Claro que hay quien se da cuenta de que la magia tiene truco y este supuesto mundo ideal esconde charcos bajo sus baldosas amarillas. Charcos desde los que se desliza la homofobia de la iglesia, gracias a personajes como el nuevo cardenal Sebastián. Charcos como las cifras de acoso homofóbico en nuestras aulas, que no han dejado de crecer en los últimos años. Charcos como los intentos de suicidio entre adolescentes homosexuales, en alarmante incremento en nuestro país. Charcos como las parejas de lesbianas y gays a quienes se les prohíbe adoptar y se les discrimina por los motivos más ridículos, escudándose en una ley que aún hay quien rehúsa cumplir.
¿Hemos avanzado? Por supuesto. Pero hace no mucho que dejamos de hacerlo. Nos hemos creído que ya era suficiente. Que no hay más camino que recorrer. Y nos hemos conformado con la supuesta normalidad de ese casto beso en la mejilla que se ofrecen las parejas gays del prime time, porque -quizá- es más cómodo creernos que somos un spin off de la edulcorada Modern family que una tortuosa serie de la HBO a la que todavía le faltan muchos capítulos por escribir.

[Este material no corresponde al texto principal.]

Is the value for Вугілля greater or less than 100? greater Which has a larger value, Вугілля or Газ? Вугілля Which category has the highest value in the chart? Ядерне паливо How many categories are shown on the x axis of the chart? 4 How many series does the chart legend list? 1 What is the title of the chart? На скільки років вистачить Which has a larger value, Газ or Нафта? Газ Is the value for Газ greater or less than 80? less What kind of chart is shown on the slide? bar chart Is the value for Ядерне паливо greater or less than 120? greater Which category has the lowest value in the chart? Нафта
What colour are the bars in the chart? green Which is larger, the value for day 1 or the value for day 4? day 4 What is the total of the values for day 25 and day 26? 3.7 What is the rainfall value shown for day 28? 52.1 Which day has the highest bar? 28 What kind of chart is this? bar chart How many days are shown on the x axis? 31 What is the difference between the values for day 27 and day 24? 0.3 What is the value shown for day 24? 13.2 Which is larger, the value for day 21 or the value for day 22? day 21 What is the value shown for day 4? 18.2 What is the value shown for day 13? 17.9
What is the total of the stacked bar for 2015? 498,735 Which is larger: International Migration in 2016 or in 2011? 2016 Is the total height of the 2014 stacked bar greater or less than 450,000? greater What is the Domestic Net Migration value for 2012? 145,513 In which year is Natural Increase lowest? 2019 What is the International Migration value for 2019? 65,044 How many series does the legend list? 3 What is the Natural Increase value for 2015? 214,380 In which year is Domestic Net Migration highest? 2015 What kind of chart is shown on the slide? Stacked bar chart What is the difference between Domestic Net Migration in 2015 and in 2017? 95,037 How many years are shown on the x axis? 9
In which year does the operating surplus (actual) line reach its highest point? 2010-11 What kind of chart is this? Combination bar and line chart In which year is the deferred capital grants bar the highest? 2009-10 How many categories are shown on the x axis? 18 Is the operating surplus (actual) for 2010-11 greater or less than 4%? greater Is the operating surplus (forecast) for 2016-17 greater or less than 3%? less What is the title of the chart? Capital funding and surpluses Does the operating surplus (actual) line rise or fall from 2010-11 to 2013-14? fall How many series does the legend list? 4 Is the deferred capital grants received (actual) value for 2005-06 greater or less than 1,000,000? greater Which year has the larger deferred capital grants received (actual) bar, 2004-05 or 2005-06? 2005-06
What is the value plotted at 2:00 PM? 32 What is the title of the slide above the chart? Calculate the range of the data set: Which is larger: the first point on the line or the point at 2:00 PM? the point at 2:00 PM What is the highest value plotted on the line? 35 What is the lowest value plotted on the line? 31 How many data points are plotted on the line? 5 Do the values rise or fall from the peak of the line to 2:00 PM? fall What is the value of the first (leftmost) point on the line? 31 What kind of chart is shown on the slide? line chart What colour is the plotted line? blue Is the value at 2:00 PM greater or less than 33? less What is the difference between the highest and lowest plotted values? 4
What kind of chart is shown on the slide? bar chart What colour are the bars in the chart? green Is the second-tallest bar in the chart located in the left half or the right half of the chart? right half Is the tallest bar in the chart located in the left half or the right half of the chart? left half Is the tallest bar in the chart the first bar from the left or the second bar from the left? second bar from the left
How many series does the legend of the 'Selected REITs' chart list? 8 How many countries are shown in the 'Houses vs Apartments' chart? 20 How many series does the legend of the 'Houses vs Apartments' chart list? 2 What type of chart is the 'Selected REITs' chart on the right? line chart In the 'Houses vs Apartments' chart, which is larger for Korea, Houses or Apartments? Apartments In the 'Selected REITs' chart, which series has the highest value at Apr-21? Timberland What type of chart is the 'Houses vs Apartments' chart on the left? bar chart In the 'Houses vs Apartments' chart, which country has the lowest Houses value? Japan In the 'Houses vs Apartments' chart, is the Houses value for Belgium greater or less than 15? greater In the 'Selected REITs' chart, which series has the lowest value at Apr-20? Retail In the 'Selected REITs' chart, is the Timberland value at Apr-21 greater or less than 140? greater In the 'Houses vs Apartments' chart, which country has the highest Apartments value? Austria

Lo malo es que mientras nos pensamos el guión, pueden que ellos -envalentonados con la ola reaccionaria que asola este aciago inicio del siglo XXI- nos ganen más terreno. Y quizá, cuando queramos reaccionar, sea demasiado tarde. Tanto como para tener que avergonzarnos por no haber sabido extender -dentro y fuera de nuestras fronteras- los derechos que tantas generaciones ha costado conseguir.